Wise: Nowhere at the moment, but we’re going to re-issue the whole catalog of CD’s and videos in the future. People can find out more information on my website, Intelligentmuzik.com

AllHipHop.com: Who do you feel about Flavor Flav’s new appearance in the media? Do you feel that it tarnishes his past accomplishments with Public Enemy?

Wise: No, he was always doing it. He’s the reason why Public Enemy was accepted by “White America.” He had a comical personality. Chuck brought the message, and Flav took the edge off, so they didn’t put fear into the White public as much.

AllHipHop.com: What’s the one thing that is not being addressed in Hip-Hop that should?

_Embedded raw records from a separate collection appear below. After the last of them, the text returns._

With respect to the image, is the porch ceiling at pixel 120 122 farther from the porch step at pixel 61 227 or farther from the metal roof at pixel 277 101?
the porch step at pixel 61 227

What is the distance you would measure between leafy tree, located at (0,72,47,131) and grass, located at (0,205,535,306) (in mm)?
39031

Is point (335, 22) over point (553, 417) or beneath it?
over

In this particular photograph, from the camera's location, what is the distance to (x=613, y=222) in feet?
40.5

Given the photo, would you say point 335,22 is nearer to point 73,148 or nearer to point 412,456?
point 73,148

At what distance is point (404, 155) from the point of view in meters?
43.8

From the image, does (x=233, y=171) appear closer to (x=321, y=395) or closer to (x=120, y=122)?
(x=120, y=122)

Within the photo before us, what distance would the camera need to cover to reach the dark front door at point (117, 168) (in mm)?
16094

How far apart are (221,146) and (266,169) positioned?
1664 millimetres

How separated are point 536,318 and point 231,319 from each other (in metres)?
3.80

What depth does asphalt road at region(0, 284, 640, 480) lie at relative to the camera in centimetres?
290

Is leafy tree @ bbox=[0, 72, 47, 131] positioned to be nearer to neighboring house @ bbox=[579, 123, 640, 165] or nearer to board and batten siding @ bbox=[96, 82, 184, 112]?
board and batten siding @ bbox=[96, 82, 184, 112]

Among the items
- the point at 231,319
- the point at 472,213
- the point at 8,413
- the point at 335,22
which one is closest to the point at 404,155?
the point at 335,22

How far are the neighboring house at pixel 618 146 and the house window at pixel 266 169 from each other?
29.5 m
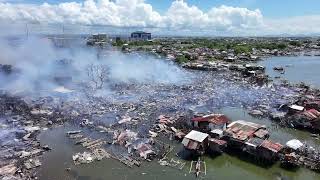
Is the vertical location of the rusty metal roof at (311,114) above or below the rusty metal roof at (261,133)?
above

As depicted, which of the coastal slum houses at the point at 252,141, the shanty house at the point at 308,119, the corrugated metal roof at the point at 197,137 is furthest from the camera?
the shanty house at the point at 308,119

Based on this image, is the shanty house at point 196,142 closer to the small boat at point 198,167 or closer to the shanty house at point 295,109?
the small boat at point 198,167

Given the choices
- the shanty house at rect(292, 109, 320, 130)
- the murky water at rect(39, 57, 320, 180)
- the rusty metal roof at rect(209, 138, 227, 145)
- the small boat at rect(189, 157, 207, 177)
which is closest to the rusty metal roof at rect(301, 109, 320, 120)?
the shanty house at rect(292, 109, 320, 130)

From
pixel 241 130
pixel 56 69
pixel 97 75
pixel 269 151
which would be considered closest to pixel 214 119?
pixel 241 130

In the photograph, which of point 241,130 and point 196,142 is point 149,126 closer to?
point 196,142

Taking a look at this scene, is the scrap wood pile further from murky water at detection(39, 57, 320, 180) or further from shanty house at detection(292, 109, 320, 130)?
shanty house at detection(292, 109, 320, 130)

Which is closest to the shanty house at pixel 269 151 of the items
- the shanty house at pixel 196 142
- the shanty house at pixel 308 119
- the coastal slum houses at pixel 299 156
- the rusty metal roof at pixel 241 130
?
the coastal slum houses at pixel 299 156

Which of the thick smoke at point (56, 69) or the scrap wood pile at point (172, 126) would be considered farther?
the thick smoke at point (56, 69)
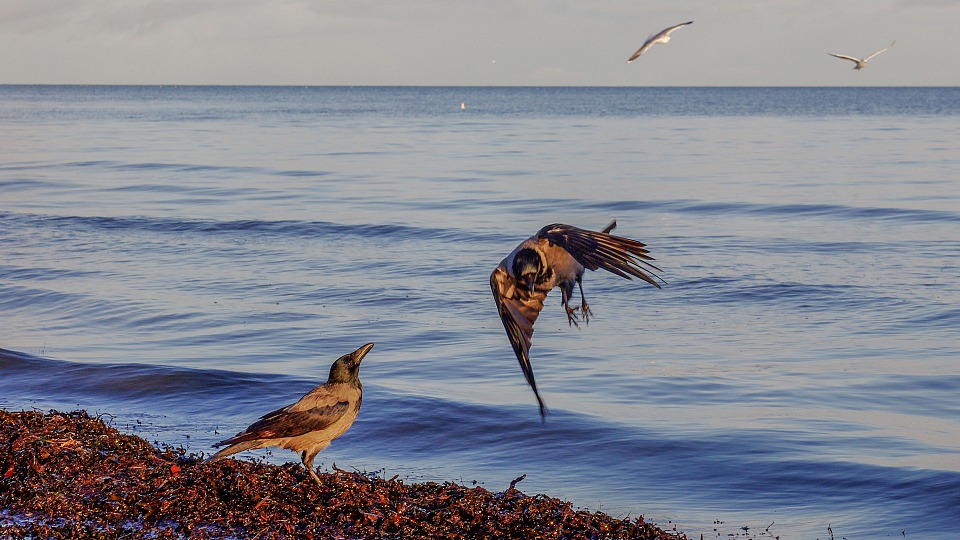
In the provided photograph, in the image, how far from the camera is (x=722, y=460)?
32.1 feet

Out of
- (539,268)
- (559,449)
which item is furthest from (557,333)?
(539,268)

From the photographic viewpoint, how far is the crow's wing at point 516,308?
6.17 meters

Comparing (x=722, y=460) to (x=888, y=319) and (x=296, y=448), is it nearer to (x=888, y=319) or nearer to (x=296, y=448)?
(x=296, y=448)

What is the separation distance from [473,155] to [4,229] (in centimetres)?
2643

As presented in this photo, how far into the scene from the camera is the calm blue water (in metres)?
9.53

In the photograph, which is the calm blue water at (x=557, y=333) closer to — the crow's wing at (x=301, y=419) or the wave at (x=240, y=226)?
the wave at (x=240, y=226)

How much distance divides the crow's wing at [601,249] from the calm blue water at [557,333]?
2.83 m

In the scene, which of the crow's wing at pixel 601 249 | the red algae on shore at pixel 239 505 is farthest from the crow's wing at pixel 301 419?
the crow's wing at pixel 601 249

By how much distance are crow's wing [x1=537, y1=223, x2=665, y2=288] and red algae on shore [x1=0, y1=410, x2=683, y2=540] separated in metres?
1.96

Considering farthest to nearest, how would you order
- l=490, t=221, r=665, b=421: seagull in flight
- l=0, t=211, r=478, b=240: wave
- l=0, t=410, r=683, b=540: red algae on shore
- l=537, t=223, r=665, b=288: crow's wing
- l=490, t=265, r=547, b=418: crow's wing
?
l=0, t=211, r=478, b=240: wave
l=0, t=410, r=683, b=540: red algae on shore
l=490, t=265, r=547, b=418: crow's wing
l=490, t=221, r=665, b=421: seagull in flight
l=537, t=223, r=665, b=288: crow's wing

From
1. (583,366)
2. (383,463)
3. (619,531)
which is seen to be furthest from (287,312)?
(619,531)
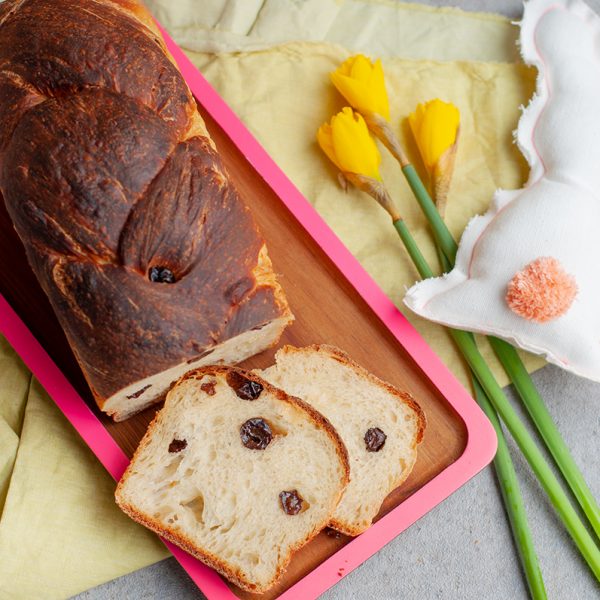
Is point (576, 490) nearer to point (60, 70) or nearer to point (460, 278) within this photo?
point (460, 278)

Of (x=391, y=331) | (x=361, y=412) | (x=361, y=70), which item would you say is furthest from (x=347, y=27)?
(x=361, y=412)

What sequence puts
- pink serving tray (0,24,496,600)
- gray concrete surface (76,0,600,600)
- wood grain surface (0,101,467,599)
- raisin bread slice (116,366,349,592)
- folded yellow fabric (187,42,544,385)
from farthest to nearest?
folded yellow fabric (187,42,544,385) → gray concrete surface (76,0,600,600) → wood grain surface (0,101,467,599) → pink serving tray (0,24,496,600) → raisin bread slice (116,366,349,592)

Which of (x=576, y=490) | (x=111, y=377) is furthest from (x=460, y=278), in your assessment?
(x=111, y=377)

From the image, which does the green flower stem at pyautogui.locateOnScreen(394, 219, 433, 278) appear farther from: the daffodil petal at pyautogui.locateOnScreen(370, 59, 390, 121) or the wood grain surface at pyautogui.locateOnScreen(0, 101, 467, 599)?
the daffodil petal at pyautogui.locateOnScreen(370, 59, 390, 121)

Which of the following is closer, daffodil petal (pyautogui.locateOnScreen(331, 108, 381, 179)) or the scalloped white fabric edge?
the scalloped white fabric edge

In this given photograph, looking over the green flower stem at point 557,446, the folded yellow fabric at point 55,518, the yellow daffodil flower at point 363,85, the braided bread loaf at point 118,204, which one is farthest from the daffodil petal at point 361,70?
the folded yellow fabric at point 55,518

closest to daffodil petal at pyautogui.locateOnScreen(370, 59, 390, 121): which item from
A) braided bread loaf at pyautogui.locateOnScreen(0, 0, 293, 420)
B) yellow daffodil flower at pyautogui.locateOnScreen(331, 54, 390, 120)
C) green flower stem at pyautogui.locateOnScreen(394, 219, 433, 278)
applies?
yellow daffodil flower at pyautogui.locateOnScreen(331, 54, 390, 120)

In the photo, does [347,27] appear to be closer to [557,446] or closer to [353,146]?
[353,146]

Wise: Wow, there’s so much that needs to be addressed. There’s a lot of issues dealing with the community that really hit home for me. Black people make up 12% of America’s population. We also make up 48-49% of AIDS cases. 80% of first timers in the penal system are illiterate. This mirrors the same number of third graders that can’t read. Nowadays, they build prisons based on that statistic. If 100 third graders fail, then 100 prisons are built. TWA, Victoria Secret and Chevron all “out-source” prisoners to make their products. It’s one giant p**sy and everyone is f**king it except the ones getting f**ked over. This should all be discussed in Hip-Hop. We need someone more than Bill Cosby. We need someone to represent “us.”